BRIEF -> Transcribe all the records with complete accuracy.

════

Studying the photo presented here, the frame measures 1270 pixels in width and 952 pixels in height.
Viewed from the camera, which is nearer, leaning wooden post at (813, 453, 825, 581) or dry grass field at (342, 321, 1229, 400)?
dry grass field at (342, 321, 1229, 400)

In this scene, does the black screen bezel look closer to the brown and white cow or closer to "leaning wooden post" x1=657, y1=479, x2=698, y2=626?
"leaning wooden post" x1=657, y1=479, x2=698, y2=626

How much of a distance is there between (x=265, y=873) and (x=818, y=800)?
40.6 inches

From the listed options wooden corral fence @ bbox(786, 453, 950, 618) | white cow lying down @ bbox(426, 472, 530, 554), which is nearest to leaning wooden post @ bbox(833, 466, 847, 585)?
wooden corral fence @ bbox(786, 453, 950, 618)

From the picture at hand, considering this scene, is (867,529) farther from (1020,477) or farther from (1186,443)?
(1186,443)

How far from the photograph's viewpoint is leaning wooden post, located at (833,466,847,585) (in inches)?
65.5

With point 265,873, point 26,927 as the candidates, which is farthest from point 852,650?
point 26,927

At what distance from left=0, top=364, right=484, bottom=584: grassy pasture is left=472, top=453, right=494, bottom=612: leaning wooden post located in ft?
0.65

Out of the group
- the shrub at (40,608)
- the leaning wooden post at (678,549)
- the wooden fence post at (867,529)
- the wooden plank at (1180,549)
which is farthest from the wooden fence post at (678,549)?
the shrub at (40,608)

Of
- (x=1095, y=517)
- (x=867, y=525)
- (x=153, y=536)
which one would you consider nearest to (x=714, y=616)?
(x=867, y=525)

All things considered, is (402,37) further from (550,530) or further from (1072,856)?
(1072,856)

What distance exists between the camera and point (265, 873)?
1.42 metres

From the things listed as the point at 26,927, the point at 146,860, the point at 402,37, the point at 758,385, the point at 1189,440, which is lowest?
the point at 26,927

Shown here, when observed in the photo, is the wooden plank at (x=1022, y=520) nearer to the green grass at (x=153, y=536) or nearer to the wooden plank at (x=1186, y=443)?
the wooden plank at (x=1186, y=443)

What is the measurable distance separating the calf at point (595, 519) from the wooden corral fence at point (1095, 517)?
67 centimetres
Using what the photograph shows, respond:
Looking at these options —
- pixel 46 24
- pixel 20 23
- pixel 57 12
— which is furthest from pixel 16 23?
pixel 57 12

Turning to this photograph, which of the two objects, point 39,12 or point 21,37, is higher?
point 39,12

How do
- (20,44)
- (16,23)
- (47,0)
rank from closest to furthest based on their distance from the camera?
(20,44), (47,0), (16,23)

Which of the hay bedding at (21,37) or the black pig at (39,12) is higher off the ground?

════

OUTPUT FOR THIS TASK ->
Studying the photo presented here, the frame measures 1270 pixels in width and 952 pixels in height.
Viewed from the camera, which is nearer, leaning wooden post at (813, 453, 825, 581) or dry grass field at (342, 321, 1229, 400)?
dry grass field at (342, 321, 1229, 400)

In this scene, does the black screen bezel look closer to the brown and white cow or closer to "leaning wooden post" x1=657, y1=479, x2=698, y2=626?
"leaning wooden post" x1=657, y1=479, x2=698, y2=626

How much of a distance is there between (x=265, y=873) and (x=818, y=800)?
40.6 inches

From the listed options wooden corral fence @ bbox(786, 453, 950, 618) | white cow lying down @ bbox(426, 472, 530, 554), which is nearest to leaning wooden post @ bbox(833, 466, 847, 585)?
wooden corral fence @ bbox(786, 453, 950, 618)

From the picture at hand, considering this scene, is (867,529) farther from (1020,477) or farther from (1186,443)?
(1186,443)

How far from the photograph's viewpoint is leaning wooden post, located at (833,466,847,585) (in inches)?
65.5

With point 265,873, point 26,927 as the candidates, which is farthest from point 852,650?
point 26,927

At what distance from left=0, top=364, right=484, bottom=584: grassy pasture is left=472, top=453, right=494, bottom=612: leaning wooden post located in ft?
0.65

Out of the group
- the shrub at (40,608)
- the leaning wooden post at (678,549)
- the wooden fence post at (867,529)
- the wooden plank at (1180,549)
which is farthest from the wooden fence post at (678,549)?
the shrub at (40,608)

Of
- (x=1095, y=517)
- (x=867, y=525)
- (x=153, y=536)
which one would you consider nearest to (x=714, y=616)?
(x=867, y=525)

All things considered, is (402,37) further from (550,530) or further from (1072,856)?
(1072,856)

What distance exists between the camera and point (265, 873)?
1.42 metres

From the things listed as the point at 26,927, the point at 146,860, the point at 402,37, the point at 758,385, the point at 1189,440, which is lowest?
the point at 26,927

Shown here, when observed in the photo, is the wooden plank at (x=1022, y=520) nearer to the green grass at (x=153, y=536) or nearer to the wooden plank at (x=1186, y=443)?
the wooden plank at (x=1186, y=443)

What is the measurable distance separating the calf at point (595, 519) from the wooden corral fence at point (1095, 517)?
67 centimetres
Using what the photograph shows, respond:
Looking at these options —
- pixel 46 24
- pixel 20 23
- pixel 57 12
— which is furthest from pixel 16 23?
pixel 57 12

Turning to this photograph, which of the two objects, point 39,12 or point 21,37, is higher?
point 39,12

How do
- (20,44)
- (16,23)
- (47,0)
rank from closest to furthest based on their distance from the camera?
(20,44), (47,0), (16,23)

Which of the hay bedding at (21,37) or the black pig at (39,12) is higher off the ground?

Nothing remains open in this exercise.